Der insolvente Handy-Hersteller BenQ Mobile streicht rund 1.900 seiner 3.000 Stellen und will mit einem radikalen Unternehmensumbau sein Überleben sichern. Die harten Einschnitte seien erforderlich, um das Mobilfunkgeschäft über den 1. Januar 2007 hinaus zu erhalten, sagte der vorläufige Insolvenzverwalter Martin Prager am Donnerstag in München. "Es war ein schwerer Prozess, den wir durchgestanden haben, und wir haben uns die Entscheidung, Mitarbeiter in diesem Umfang abzubauen, nicht leicht gemacht." Mit der Neuausrichtung hoffe man nun aber, die übrigen rund 1.150 Arbeitsplätze halten zu können. Die Arbeitsminister Bayerns und Nordrhein-Westfalens sagten den betroffenen Beschäftigten unterdessen staatliche Unterstützung zu.
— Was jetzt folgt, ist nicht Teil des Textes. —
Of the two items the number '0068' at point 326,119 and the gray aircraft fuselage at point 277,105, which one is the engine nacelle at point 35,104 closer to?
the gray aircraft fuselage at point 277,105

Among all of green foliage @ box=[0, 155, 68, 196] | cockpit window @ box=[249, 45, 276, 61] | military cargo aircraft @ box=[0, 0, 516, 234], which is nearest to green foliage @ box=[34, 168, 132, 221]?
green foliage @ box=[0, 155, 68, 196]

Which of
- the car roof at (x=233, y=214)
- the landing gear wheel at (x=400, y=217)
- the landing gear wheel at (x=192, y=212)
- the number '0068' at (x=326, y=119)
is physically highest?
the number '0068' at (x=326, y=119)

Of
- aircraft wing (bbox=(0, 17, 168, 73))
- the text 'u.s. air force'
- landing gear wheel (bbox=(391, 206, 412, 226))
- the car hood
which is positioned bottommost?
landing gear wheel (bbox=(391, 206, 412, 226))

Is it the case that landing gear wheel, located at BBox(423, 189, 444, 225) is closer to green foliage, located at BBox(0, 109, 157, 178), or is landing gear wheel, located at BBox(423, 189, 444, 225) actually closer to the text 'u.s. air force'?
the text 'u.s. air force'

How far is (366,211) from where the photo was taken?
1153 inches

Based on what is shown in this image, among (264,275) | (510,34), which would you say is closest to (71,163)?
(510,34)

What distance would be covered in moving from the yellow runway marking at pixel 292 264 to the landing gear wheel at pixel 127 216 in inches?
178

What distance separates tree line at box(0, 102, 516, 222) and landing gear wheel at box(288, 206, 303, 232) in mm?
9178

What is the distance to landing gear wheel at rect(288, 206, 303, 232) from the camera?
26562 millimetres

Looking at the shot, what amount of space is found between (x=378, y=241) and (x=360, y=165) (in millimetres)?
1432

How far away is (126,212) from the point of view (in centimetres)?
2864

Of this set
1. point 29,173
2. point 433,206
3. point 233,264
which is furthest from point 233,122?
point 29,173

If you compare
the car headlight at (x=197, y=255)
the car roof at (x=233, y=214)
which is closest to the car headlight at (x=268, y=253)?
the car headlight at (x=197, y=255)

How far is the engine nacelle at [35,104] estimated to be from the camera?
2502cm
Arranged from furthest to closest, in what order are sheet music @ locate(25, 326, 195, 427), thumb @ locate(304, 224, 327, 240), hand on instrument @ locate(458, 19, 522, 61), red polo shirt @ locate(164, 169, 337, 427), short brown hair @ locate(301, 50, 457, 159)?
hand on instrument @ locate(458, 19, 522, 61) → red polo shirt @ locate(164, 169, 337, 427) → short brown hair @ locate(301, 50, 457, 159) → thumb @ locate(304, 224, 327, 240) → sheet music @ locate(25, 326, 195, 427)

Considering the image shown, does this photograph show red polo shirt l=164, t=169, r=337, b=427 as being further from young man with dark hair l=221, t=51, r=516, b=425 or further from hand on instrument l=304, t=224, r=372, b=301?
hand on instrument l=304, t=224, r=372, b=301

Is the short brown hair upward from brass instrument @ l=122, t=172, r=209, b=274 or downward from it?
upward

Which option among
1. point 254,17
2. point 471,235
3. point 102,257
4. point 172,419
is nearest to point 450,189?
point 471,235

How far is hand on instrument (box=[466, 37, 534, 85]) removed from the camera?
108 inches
Künftig wolle sich das Unternehmen auf die Entwicklung und das Design von Mobiltelefonen für Auftraggeber mit eigener Marke konzentrieren. "BenQ Mobile ist von einem Weltunternehmen zu einem europäischen Unternehmen geworden, von einem Markenartikler zu einem Auftragsentwickler", sagte Prager. Die komplette Wertschöpfung des Unternehmens müsse neu strukturiert werden. Betroffen von den Einschnitten seien vor allem Beschäftigte in der Verwaltung, in Marketing und Vertrieb sowie in der Fertigung, wo die Mitarbeiterzahl jeweils um rund drei Viertel reduziert werde. Für die Suche nach einem Investor für BenQ Mobile zeigte sich Prager prinzipiell zuversichtlich. "Meine Einschätzung ist, dass die Gespräche in die richtige Richtung laufen."
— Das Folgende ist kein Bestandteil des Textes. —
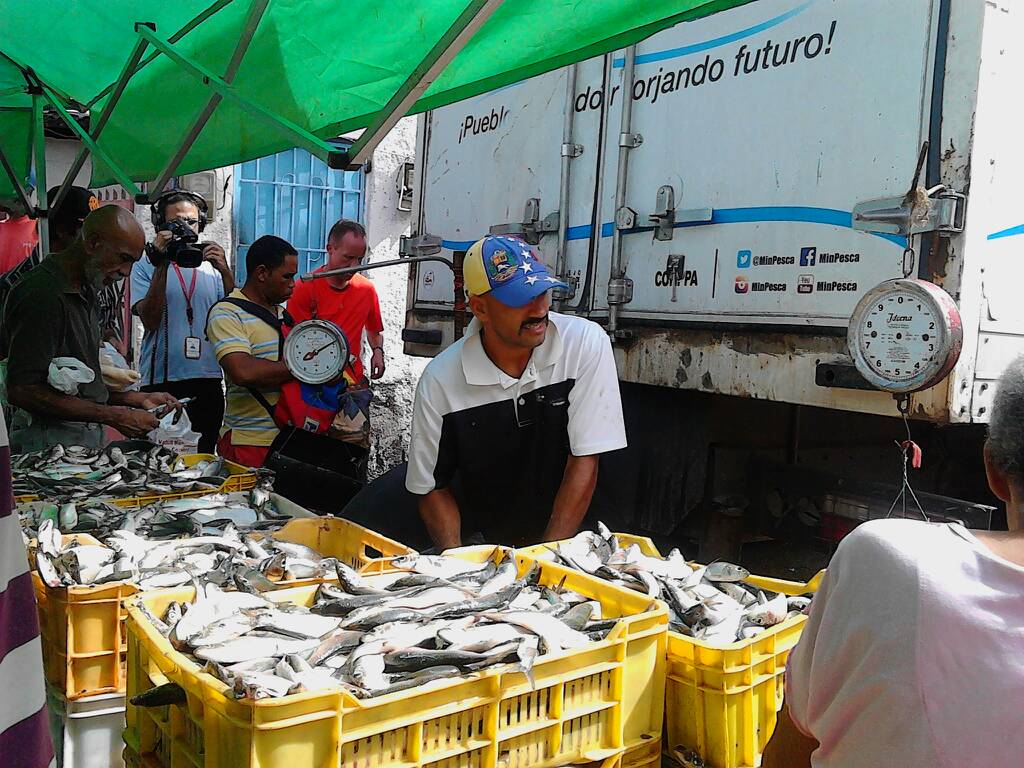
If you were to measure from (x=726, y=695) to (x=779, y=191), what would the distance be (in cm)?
244

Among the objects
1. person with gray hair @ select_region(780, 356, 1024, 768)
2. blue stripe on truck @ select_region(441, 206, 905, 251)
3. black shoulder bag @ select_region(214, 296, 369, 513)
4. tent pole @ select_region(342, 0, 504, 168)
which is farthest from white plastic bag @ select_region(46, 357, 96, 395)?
person with gray hair @ select_region(780, 356, 1024, 768)

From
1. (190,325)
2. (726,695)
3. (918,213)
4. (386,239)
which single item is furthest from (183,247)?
(726,695)

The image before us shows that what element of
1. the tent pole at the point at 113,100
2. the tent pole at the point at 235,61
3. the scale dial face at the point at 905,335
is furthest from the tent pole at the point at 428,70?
the scale dial face at the point at 905,335

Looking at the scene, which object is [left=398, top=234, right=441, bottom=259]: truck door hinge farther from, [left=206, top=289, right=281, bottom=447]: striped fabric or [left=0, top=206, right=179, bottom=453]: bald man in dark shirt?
[left=0, top=206, right=179, bottom=453]: bald man in dark shirt

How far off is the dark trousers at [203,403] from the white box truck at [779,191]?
241 cm

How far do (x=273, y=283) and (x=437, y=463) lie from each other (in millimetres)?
1987

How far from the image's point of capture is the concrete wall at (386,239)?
8812 millimetres

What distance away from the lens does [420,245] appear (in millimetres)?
6223

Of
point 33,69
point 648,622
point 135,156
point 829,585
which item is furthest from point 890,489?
point 33,69

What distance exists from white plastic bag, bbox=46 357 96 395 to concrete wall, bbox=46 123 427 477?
4500 millimetres

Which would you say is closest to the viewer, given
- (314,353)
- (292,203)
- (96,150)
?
(96,150)

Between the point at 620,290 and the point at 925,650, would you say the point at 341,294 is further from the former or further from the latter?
the point at 925,650

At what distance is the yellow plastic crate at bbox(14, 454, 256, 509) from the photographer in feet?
11.5

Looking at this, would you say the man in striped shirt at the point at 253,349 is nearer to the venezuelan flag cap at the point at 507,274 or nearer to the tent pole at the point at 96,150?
the tent pole at the point at 96,150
Die ehemalige Siemens-Handysparte, die seit vergangenem Jahr die deutsche Tochter des taiwanesischen BenQ-Konzerns ist, hatte vor rund drei Wochen Insolvenz angemeldet, nachdem die Konzernmutter ihr den Geldhahn zugedreht hatte. Spekulationen über eine mögliche "Ausplünderung" der deutschen Tochter von Seiten der taiwanesischen Mutter trat Prager entgegen. Weder die Patentsituation noch das sonstige Verhalten der BenQ Corp. deute bisher darauf hin.
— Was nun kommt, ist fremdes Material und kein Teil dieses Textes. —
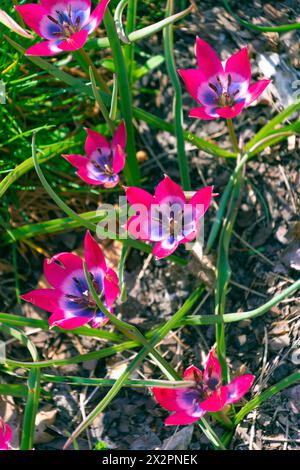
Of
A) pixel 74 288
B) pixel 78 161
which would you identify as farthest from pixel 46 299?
pixel 78 161

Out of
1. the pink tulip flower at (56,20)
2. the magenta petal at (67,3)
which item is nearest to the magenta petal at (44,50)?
the pink tulip flower at (56,20)

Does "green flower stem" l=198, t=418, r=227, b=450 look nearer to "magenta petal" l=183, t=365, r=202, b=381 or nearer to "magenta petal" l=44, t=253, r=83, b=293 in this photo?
"magenta petal" l=183, t=365, r=202, b=381

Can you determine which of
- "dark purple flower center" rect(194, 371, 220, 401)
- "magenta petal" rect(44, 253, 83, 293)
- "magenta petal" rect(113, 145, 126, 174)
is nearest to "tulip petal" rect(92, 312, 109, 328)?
"magenta petal" rect(44, 253, 83, 293)

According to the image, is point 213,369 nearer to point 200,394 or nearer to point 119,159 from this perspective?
point 200,394

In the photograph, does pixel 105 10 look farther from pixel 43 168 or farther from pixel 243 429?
pixel 243 429

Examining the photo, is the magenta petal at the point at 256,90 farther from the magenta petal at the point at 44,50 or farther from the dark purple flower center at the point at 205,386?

In der Zentrale von BenQ Mobile in München werden künftig rund 800 Mitarbeiter nicht mehr gebraucht, im nordrhein-westfälischen Kamp-Lintfort verlieren rund 1.000 Beschäftigte ihre Jobs. Ihnen wird zwar wegen des laufenden Insolvenzverfahrens nicht gekündigt, es gibt aber keine Arbeit mehr für sie. Die betroffenen Mitarbeiter, die laut Prager bereits jetzt nicht mehr beschäftigt werden können, sollen in Qualifizierungs- und Weiterbildungsmaßnahmen gehen. Später sei der Übergang in eine Transfergesellschaft geplant, die weit mehr als 100 Millionen Euro benötige. Über das Insolvenzgeld sei sicher gestellt, dass die Betroffenen weiter ihr Geld erhielten.

Die IG Metall sieht angesichts des massiven Stellenabbaus bei BenQ Mobile jetzt den früheren Besitzer Siemens noch stärker in der Pflicht. "Ein Weltunternehmen wie Siemens darf sich nicht aus jeglicher Verantwortung für die Menschen stehlen können", sagte Bayerns IG-Metall-Chef Werner Neugebauer. Laut Forderung der Gewerkschaft müssen alle Beschäftigten, die ihren Job bei BenQ Mobile verlieren, für ein Jahr in einer Qualifizierungs- und Vermittlungseinheit aufgefangen werden. Das Geld dafür solle Siemens stellen. Nordrhein-Westfalens IG-Metall-Chef Detlef Wetzel forderte vom Siemens-Vorstand ein 200-Millionen-Euro-Nothilfeprogramm, was der Elektrokonzern umgehend zurückwies. "Wir sind bislang die einzigen, die einen substanziellen Beitrag als Hilfe für die betroffenen BenQ-Mitarbeiter geleistet zu haben, ohne dazu rechtlich verpflichtet zu sein", erklärte das Unternehmen mit Blick auf den von Siemens bereit gestellten Hilfsfonds über 35 Millionen Euro.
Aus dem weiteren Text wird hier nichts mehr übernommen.